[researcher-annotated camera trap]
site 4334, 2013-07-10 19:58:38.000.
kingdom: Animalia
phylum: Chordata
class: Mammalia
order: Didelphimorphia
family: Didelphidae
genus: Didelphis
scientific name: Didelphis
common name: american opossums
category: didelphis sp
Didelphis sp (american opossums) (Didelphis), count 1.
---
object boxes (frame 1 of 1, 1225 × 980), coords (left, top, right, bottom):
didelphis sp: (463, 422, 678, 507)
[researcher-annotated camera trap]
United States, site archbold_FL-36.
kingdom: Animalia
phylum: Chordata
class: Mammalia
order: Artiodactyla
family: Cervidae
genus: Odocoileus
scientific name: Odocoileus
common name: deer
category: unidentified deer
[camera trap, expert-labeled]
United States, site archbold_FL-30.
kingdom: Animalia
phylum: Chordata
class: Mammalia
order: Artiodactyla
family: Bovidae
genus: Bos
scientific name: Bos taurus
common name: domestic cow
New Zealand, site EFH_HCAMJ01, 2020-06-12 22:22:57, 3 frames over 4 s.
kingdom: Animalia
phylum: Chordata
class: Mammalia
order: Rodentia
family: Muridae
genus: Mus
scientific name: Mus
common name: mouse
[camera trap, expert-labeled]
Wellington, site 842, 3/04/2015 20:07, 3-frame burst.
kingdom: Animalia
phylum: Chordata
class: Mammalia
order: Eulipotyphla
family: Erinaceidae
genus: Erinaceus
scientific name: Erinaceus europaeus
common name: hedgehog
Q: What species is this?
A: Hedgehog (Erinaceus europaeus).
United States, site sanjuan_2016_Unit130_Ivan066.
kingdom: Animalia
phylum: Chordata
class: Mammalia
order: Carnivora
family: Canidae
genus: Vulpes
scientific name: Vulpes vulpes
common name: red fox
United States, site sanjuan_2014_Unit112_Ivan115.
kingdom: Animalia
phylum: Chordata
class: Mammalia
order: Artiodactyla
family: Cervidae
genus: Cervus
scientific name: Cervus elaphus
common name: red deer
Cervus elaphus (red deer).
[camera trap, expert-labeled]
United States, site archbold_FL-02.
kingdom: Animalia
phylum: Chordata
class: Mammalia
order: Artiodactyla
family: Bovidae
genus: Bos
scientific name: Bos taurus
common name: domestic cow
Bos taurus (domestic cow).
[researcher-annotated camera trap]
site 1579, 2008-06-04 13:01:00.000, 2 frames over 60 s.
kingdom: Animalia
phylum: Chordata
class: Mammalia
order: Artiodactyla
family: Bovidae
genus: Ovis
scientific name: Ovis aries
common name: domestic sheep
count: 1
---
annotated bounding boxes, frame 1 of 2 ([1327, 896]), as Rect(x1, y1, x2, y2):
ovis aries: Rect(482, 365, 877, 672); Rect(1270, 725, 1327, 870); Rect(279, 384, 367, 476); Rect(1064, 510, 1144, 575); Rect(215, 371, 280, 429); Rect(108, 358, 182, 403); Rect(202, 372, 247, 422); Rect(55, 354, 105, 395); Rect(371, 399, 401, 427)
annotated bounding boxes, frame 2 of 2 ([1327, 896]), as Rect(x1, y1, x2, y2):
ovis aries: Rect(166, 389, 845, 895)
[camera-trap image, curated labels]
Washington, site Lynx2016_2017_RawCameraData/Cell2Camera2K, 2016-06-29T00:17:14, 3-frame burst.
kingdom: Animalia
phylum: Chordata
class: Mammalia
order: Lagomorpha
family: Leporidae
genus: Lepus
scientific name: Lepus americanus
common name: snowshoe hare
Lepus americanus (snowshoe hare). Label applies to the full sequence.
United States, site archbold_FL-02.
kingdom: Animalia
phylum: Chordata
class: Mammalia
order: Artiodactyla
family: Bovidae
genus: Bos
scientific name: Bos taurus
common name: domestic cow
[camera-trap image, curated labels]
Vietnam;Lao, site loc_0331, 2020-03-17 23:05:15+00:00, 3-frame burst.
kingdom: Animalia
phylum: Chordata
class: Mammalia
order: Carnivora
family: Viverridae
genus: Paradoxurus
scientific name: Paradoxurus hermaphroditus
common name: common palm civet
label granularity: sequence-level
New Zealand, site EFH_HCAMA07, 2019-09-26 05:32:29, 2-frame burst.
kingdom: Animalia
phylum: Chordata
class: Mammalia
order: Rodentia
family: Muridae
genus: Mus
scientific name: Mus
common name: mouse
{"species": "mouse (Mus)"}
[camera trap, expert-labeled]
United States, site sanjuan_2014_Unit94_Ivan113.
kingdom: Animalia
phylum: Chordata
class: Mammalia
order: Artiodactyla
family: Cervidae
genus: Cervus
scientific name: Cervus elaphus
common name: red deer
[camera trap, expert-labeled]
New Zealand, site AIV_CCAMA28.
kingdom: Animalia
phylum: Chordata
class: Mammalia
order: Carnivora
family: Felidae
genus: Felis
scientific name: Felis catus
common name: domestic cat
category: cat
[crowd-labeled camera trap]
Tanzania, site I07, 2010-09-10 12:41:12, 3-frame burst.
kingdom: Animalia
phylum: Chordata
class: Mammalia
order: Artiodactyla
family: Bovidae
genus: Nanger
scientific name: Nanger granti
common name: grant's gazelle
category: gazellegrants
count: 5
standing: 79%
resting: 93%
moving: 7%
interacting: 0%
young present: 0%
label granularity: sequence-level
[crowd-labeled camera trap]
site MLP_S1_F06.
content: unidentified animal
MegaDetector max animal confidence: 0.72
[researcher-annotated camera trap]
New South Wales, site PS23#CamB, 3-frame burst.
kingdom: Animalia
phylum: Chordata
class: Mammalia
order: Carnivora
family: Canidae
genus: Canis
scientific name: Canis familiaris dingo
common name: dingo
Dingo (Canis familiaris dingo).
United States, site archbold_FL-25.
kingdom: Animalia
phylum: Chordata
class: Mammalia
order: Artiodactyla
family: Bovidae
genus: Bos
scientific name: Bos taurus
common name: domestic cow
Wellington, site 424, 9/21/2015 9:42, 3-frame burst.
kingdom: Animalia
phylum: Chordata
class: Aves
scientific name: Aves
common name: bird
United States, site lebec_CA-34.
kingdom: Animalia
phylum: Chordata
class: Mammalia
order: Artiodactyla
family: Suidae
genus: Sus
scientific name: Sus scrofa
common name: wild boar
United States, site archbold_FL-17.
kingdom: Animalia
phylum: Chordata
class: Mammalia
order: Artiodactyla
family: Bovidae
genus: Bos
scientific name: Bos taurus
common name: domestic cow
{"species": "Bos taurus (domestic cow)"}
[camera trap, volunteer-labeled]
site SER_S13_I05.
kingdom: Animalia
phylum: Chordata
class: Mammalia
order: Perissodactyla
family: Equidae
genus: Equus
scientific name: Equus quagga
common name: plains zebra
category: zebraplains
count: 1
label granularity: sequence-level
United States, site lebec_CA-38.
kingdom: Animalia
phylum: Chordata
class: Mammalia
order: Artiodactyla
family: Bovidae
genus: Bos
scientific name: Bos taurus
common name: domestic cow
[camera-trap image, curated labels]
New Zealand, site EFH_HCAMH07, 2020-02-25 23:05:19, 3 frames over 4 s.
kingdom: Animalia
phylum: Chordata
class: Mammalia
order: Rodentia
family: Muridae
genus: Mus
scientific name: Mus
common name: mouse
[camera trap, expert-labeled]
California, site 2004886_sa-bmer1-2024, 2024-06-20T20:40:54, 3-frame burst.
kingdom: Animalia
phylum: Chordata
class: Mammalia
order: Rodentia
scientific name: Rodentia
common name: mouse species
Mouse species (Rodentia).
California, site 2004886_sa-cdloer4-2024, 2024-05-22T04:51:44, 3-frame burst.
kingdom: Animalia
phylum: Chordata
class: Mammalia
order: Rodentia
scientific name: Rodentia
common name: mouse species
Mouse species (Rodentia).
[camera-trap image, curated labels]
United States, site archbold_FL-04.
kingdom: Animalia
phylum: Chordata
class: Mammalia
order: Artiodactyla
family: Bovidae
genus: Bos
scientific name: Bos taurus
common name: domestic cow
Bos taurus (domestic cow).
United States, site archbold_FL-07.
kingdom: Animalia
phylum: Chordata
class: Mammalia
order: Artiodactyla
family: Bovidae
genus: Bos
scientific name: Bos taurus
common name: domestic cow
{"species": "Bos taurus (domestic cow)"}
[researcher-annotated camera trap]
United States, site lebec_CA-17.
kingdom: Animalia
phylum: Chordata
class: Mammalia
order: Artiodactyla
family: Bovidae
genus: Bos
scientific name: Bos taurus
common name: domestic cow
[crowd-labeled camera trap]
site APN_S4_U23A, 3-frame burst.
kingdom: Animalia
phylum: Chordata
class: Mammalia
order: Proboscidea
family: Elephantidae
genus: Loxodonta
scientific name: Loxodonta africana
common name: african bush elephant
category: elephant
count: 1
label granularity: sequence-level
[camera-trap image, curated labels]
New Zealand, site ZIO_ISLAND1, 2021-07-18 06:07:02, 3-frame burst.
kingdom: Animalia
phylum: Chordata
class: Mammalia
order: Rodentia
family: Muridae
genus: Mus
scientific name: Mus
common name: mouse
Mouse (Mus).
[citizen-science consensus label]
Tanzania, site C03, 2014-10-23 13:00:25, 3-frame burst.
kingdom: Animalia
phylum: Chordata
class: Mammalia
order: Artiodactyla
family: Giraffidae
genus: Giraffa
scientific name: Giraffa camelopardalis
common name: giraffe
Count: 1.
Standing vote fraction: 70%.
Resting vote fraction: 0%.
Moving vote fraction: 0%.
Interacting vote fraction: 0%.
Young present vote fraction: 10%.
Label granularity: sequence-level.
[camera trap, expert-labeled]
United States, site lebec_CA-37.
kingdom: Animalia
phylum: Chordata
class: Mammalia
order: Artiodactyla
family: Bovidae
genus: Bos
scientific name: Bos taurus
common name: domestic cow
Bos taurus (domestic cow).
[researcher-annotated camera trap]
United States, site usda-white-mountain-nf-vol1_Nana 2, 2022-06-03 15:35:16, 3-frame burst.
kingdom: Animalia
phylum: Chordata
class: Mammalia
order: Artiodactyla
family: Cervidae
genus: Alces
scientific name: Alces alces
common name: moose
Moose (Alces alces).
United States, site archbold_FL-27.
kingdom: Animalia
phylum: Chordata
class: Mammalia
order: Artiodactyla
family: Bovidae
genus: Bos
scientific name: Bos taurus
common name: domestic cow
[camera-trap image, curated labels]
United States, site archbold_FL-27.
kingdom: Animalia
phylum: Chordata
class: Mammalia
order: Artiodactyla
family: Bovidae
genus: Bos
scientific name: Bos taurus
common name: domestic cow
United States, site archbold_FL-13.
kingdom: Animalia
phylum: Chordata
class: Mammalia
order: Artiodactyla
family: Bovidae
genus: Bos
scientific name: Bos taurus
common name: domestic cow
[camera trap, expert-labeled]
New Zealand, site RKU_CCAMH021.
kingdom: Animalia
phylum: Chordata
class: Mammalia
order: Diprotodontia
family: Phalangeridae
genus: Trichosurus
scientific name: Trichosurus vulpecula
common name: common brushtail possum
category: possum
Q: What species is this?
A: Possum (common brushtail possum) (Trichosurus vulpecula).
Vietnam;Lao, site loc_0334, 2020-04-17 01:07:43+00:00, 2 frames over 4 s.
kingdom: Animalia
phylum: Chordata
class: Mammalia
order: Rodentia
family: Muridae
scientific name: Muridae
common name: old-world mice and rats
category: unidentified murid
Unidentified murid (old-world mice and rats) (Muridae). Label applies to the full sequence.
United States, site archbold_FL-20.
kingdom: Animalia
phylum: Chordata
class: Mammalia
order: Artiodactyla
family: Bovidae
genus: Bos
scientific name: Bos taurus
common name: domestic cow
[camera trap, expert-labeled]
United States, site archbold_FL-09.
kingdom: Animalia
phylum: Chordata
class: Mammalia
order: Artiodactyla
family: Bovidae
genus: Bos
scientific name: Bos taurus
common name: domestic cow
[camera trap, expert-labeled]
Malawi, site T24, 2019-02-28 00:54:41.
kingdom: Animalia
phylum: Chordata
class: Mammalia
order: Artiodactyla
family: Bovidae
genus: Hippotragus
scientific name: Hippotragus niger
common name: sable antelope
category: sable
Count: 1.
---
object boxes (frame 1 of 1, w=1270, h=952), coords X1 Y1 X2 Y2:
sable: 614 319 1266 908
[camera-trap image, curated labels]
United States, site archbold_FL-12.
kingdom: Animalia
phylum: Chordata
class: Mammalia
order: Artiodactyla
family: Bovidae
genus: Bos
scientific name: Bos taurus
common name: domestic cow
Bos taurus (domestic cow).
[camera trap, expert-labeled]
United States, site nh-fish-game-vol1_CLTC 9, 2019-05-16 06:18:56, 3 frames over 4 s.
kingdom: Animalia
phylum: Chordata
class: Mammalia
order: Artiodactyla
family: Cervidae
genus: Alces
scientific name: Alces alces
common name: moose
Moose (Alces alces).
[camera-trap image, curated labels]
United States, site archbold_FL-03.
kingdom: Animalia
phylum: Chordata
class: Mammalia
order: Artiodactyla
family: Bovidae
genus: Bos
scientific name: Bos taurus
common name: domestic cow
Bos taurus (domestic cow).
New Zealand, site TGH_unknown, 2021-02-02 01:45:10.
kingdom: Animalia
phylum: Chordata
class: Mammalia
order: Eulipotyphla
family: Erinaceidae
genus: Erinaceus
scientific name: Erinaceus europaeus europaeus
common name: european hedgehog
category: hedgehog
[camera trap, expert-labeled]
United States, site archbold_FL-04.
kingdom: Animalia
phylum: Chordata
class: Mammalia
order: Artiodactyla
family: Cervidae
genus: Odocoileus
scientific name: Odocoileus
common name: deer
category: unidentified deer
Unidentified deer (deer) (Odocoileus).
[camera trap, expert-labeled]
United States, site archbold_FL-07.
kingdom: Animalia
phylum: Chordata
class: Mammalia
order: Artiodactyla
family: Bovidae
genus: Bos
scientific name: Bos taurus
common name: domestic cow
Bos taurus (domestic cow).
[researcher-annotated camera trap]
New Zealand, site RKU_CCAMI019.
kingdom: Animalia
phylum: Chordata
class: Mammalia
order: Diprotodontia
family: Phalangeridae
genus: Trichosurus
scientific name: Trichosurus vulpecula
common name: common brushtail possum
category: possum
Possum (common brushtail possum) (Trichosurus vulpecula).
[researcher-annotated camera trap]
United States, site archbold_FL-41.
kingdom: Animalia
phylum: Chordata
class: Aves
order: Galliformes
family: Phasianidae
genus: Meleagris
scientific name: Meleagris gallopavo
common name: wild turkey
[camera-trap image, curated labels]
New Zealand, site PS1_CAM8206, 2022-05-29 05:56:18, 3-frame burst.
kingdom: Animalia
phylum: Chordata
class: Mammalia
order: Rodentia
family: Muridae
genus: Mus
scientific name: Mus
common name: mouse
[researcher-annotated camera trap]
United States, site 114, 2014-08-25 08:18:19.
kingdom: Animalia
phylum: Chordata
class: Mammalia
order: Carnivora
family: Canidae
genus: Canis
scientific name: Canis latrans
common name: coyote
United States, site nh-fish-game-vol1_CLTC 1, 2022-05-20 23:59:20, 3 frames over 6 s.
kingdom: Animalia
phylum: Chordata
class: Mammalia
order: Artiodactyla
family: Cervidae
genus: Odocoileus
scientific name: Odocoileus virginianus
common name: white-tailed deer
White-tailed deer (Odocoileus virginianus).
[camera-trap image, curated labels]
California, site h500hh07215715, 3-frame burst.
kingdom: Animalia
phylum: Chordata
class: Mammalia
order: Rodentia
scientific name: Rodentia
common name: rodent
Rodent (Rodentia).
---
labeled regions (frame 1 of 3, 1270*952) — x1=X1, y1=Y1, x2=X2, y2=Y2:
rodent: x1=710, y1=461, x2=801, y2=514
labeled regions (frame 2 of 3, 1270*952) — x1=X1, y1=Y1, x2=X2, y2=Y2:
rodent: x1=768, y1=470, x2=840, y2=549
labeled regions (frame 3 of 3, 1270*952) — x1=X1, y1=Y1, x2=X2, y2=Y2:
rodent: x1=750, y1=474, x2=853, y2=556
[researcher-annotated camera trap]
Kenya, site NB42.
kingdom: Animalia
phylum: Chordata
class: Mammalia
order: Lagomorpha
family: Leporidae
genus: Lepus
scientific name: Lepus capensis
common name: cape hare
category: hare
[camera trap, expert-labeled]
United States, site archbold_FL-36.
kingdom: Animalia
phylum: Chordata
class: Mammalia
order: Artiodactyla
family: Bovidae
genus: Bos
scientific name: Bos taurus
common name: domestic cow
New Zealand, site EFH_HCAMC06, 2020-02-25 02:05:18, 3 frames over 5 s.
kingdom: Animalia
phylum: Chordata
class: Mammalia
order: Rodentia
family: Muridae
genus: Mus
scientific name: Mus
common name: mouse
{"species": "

· · ·

BRIEF
In your answer, include only the lines above starting at the line that holds "genus: Felis" and ending at the line that holds "young present: 0%", copied exactly.

SOLUTION FOR THIS TASK
genus: Felis
scientific name: Felis catus
common name: domestic cat
category: cat
[crowd-labeled camera trap]
Tanzania, site I07, 2010-09-10 12:41:12, 3-frame burst.
kingdom: Animalia
phylum: Chordata
class: Mammalia
order: Artiodactyla
family: Bovidae
genus: Nanger
scientific name: Nanger granti
common name: grant's gazelle
category: gazellegrants
count: 5
standing: 79%
resting: 93%
moving: 7%
interacting: 0%
young present: 0%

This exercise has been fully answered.